▶ WHAT TO DO
Your answer must match the data word for word.
START DATASET RECORDS
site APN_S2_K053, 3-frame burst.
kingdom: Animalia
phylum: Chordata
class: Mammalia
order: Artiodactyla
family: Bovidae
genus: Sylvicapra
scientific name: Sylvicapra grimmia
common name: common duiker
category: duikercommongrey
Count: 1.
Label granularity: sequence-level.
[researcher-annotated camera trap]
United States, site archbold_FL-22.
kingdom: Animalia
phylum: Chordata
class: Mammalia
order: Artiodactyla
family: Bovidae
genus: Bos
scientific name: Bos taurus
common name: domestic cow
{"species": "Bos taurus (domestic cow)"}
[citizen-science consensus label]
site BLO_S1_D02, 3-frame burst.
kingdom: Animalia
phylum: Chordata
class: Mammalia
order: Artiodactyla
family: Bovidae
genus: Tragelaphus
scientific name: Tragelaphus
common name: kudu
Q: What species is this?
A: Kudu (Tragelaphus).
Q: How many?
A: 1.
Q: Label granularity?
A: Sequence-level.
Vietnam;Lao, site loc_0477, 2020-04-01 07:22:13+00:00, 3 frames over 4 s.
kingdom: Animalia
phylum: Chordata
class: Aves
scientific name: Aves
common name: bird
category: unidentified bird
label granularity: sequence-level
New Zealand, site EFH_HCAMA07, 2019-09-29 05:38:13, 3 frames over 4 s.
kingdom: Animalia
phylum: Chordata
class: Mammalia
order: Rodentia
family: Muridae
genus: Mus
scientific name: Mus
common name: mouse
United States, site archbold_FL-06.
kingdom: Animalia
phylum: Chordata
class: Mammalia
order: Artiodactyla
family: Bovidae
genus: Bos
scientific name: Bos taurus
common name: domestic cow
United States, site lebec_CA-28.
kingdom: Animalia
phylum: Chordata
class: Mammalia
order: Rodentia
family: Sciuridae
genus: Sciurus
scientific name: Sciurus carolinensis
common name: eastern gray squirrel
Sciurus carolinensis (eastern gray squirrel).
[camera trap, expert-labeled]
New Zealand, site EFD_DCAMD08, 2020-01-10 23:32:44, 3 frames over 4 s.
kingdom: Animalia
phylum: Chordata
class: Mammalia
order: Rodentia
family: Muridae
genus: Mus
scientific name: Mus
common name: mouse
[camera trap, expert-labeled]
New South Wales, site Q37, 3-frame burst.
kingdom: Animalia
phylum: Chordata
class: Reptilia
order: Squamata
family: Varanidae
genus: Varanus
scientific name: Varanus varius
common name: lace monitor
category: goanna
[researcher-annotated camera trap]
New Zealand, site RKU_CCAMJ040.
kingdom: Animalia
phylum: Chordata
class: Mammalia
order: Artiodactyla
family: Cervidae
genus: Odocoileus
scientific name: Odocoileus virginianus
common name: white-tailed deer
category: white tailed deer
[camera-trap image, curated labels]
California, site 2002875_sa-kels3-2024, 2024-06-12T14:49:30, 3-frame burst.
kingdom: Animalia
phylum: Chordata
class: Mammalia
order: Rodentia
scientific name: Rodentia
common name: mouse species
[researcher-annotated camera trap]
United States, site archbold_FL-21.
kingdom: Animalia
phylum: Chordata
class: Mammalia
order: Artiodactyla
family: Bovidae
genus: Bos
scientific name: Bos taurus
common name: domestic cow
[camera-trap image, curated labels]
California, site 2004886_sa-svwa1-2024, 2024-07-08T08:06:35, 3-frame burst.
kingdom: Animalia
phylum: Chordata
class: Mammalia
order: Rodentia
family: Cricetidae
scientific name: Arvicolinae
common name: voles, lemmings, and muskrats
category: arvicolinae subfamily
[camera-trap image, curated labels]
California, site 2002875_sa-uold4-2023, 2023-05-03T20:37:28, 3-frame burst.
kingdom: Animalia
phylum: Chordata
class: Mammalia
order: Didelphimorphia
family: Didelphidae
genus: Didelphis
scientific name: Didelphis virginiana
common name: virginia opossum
END DATASET RECORDS
▶ SOLUTION
site APN_S2_K053, 3-frame burst.
kingdom: Animalia
phylum: Chordata
class: Mammalia
order: Artiodactyla
family: Bovidae
genus: Sylvicapra
scientific name: Sylvicapra grimmia
common name: common duiker
category: duikercommongrey
Count: 1.
Label granularity: sequence-level.
[researcher-annotated camera trap]
United States, site archbold_FL-22.
kingdom: Animalia
phylum: Chordata
class: Mammalia
order: Artiodactyla
family: Bovidae
genus: Bos
scientific name: Bos taurus
common name: domestic cow
{"species": "Bos taurus (domestic cow)"}
[citizen-science consensus label]
site BLO_S1_D02, 3-frame burst.
kingdom: Animalia
phylum: Chordata
class: Mammalia
order: Artiodactyla
family: Bovidae
genus: Tragelaphus
scientific name: Tragelaphus
common name: kudu
Q: What species is this?
A: Kudu (Tragelaphus).
Q: How many?
A: 1.
Q: Label granularity?
A: Sequence-level.
Vietnam;Lao, site loc_0477, 2020-04-01 07:22:13+00:00, 3 frames over 4 s.
kingdom: Animalia
phylum: Chordata
class: Aves
scientific name: Aves
common name: bird
category: unidentified bird
label granularity: sequence-level
New Zealand, site EFH_HCAMA07, 2019-09-29 05:38:13, 3 frames over 4 s.
kingdom: Animalia
phylum: Chordata
class: Mammalia
order: Rodentia
family: Muridae
genus: Mus
scientific name: Mus
common name: mouse
United States, site archbold_FL-06.
kingdom: Animalia
phylum: Chordata
class: Mammalia
order: Artiodactyla
family: Bovidae
genus: Bos
scientific name: Bos taurus
common name: domestic cow
United States, site lebec_CA-28.
kingdom: Animalia
phylum: Chordata
class: Mammalia
order: Rodentia
family: Sciuridae
genus: Sciurus
scientific name: Sciurus carolinensis
common name: eastern gray squirrel
Sciurus carolinensis (eastern gray squirrel).
[camera trap, expert-labeled]
New Zealand, site EFD_DCAMD08, 2020-01-10 23:32:44, 3 frames over 4 s.
kingdom: Animalia
phylum: Chordata
class: Mammalia
order: Rodentia
family: Muridae
genus: Mus
scientific name: Mus
common name: mouse
[camera trap, expert-labeled]
New South Wales, site Q37, 3-frame burst.
kingdom: Animalia
phylum: Chordata
class: Reptilia
order: Squamata
family: Varanidae
genus: Varanus
scientific name: Varanus varius
common name: lace monitor
category: goanna
[researcher-annotated camera trap]
New Zealand, site RKU_CCAMJ040.
kingdom: Animalia
phylum: Chordata
class: Mammalia
order: Artiodactyla
family: Cervidae
genus: Odocoileus
scientific name: Odocoileus virginianus
common name: white-tailed deer
category: white tailed deer
[camera-trap image, curated labels]
California, site 2002875_sa-kels3-2024, 2024-06-12T14:49:30, 3-frame burst.
kingdom: Animalia
phylum: Chordata
class: Mammalia
order: Rodentia
scientific name: Rodentia
common name: mouse species
[researcher-annotated camera trap]
United States, site archbold_FL-21.
kingdom: Animalia
phylum: Chordata
class: Mammalia
order: Artiodactyla
family: Bovidae
genus: Bos
scientific name: Bos taurus
common name: domestic cow
[camera-trap image, curated labels]
California, site 2004886_sa-svwa1-2024, 2024-07-08T08:06:35, 3-frame burst.
kingdom: Animalia
phylum: Chordata
class: Mammalia
order: Rodentia
family: Cricetidae
scientific name: Arvicolinae
common name: voles, lemmings, and muskrats
category: arvicolinae subfamily
[camera-trap image, curated labels]
California, site 2002875_sa-uold4-2023, 2023-05-03T20:37:28, 3-frame burst.
kingdom: Animalia
phylum: Chordata
class: Mammalia
order: Didelphimorphia
family: Didelphidae
genus: Didelphis
scientific name: Didelphis virginiana
common name: virginia opossum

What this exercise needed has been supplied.